◆ Your objective
Report every line below that holds the word "species".

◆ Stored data

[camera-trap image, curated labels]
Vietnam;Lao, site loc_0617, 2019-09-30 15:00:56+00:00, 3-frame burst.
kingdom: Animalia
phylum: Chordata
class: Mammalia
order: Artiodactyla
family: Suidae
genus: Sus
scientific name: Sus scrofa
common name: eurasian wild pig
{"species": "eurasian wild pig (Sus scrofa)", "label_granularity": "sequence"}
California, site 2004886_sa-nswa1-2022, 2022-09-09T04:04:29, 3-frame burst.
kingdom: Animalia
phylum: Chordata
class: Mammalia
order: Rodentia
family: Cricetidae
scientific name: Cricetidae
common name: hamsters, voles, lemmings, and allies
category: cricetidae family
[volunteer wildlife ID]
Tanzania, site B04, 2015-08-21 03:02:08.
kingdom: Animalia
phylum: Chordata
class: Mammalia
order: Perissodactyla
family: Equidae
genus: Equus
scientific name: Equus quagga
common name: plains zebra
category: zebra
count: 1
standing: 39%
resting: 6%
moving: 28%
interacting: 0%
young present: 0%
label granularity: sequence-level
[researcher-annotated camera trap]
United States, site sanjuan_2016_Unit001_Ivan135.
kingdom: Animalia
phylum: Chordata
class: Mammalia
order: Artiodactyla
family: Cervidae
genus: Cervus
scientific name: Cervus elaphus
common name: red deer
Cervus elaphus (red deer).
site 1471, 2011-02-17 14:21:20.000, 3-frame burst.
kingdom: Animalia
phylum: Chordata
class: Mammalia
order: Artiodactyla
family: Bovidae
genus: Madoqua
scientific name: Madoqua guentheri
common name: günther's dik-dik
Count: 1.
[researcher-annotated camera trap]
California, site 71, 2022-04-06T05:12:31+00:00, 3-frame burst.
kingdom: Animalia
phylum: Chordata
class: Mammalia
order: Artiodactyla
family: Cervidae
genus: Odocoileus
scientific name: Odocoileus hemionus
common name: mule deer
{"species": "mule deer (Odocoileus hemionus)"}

◆ Solution to this problem
{"species": "eurasian wild pig (Sus scrofa)", "label_granularity": "sequence"}
{"species": "mule deer (Odocoileus hemionus)"}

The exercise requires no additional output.